Collaboration with the broader community
families and learners understand that civics, citizenship and multicultural education benefit children and young people in their lives outside the classroom
innovative partnerships between learning and development providers, researchers, learners, families, communities, and businesses are supported.
Actions we will take
We are committed to implementing a number of actions to ensure we realise our vision – For all Victorian learning and development settings to equip children and young people with the knowledge and skills to participate in and contribute to our multicultural society as active and informed citizens - locally, nationally and internationally.
These actions will align with our four principles: participation and inclusion; quality learning environments; diversity of approaches; and collaboration with the broader community. They will build on our strengths and harness the opportunities so that educators, learners and learning and development settings are supported to realise the vision. We have established a dedicated unit in the Department of Education and Training to provide this support.
These actions will take a common sense approach and will ensure that civics, citizenship and multicultural education is embedded across the curriculum and beyond the walls of the classroom.
Participation and inclusion
publish and promote guidelines to support schools and early childhood settings to ensure their policies, processes and practices are inclusive and respectful of cultural, linguistic and religious diversity
continue to support the regional, state and national Schools’ Constitutional Convention program, and other student forums and conventions that encourage active citizenship and global awareness, with a focus on ensuring that these activities are accessible to all students.
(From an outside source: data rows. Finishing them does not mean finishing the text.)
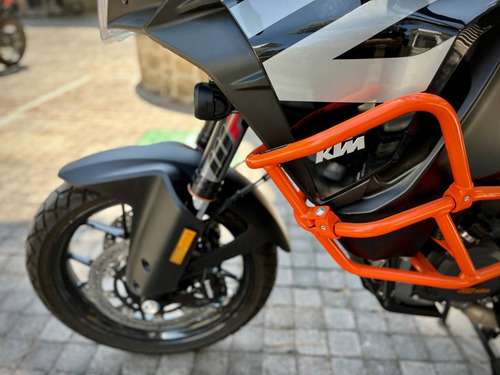 1290 Super Adventure S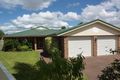 Property photo of 28 Fern Drive Kearneys Spring QLD 4350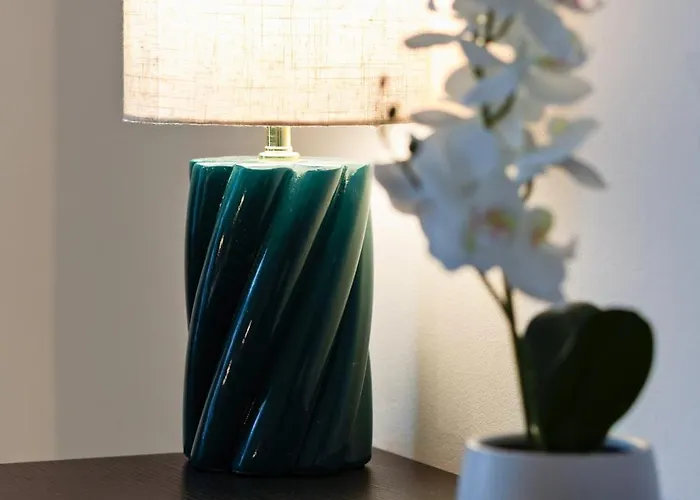 Le Sejour Normand - Centre-ville Proche Cathedrale * Руан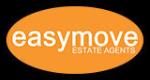 Easymove, Westcliff-on-Sea opening hours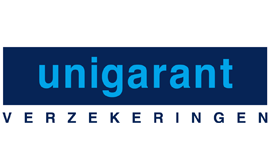 Unigarant_banner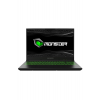 Monster Abra A5 V19.1 Intel Core i5-12500H 8GB RAM 500GB SSD 4GB GTX1650 FreeDOS 15,6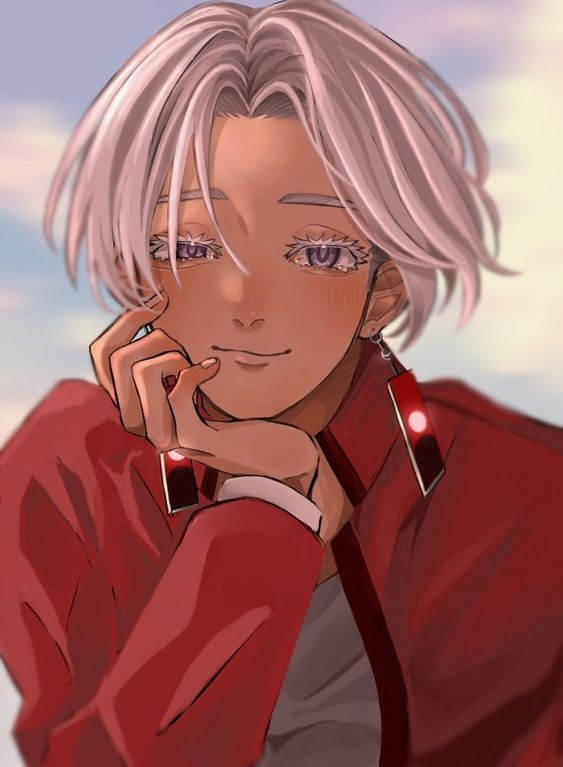Jett.png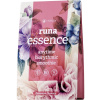 Energy Runa Essence Bioritmycké Smoothie 210 g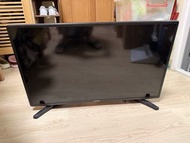 Contex 32吋 LED iDTV
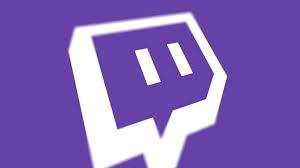 Our twitch.tv vod downloader will help. Twitch Servers May Currently Be Down Eteknix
Quality learning environments
provide professional learning for leaders and educators to explore their own intercultural understandings and develop their capacities to interact and engage with culturally diverse learners, families and communities
promote resources to assist educators in addressing racist behaviour and promoting tolerance and understanding
identify and publish case studies of learning and development settings that have incorporated civics, citizenship and multicultural perspectives along with case studies of leading practice in student voice, civics, citizenship and multicultural education
support the development of programs and resources to promote multi-faith understanding
support the development of programs and resources to foster intercultural understanding
expand the Languages and Multicultural Education Resource Centre collection to include resources for bilingual and multicultural programs in early childhood settings, including playgroups supported by the Department.
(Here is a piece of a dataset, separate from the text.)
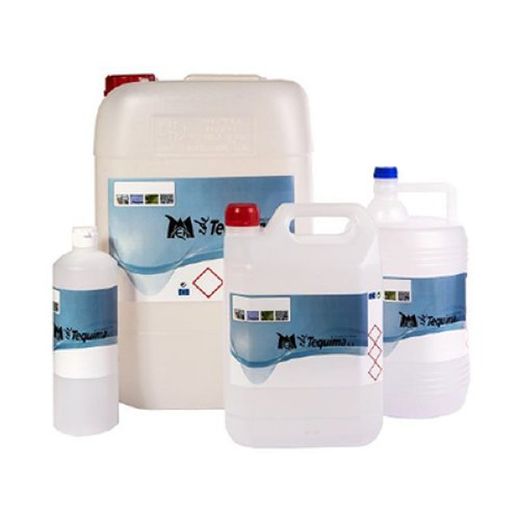 Ammoniaque parfumée Ede 5L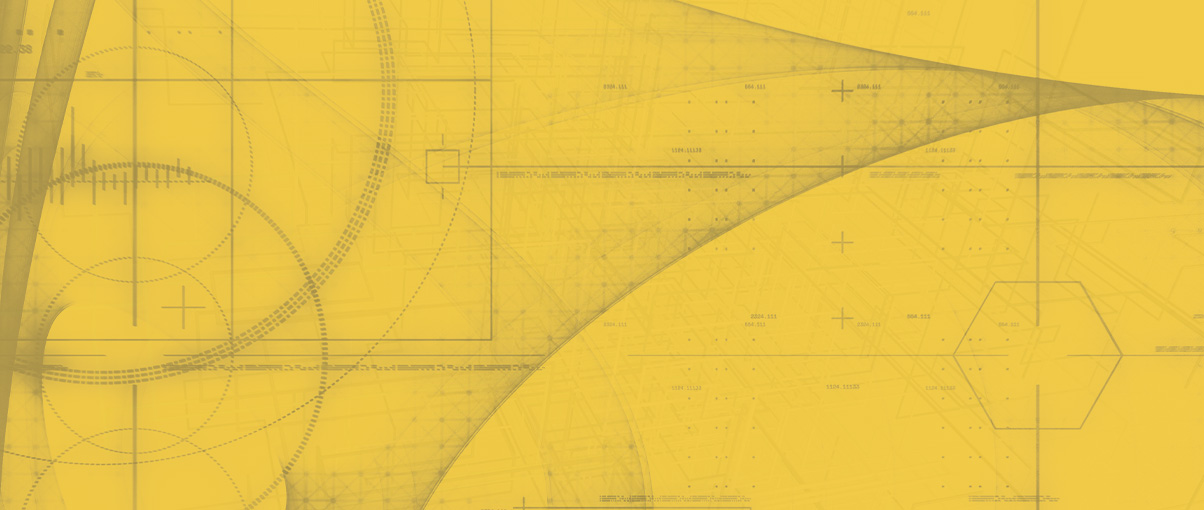 How Computational Design Helps the Bridge Industry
Diversity of educational approaches
continue to support sister school partnerships and other initiatives that foster global citizenship
develop initiatives to support student volunteering in local, national and international contexts and programs that encourage civic participation through student action teams
support schools to develop strategic whole school approaches to civics, citizenship and multicultural education
collect baseline data to provide an overview of the civics, citizenship and intercultural capabilities of Victorian school students. This data will include the National Assessment Program – Civics and Citizenship, which provides national sample data for Year 6 and Year 10 students and was held for the fourth time in 2013
analyse baseline data and further data collected over time to determine how learners’ civics, citizenship and intercultural understanding progresses.
Collaboration with the broader community
support partnerships between learning and development settings, local governments and community organisations which provide authentic opportunities for students to participate in civics and citizenship activities and contribute to decision making at a community level
in partnership with the Australian Football League develop a program to encourage students to reflect on, and address, racism in sport, schools and our communities.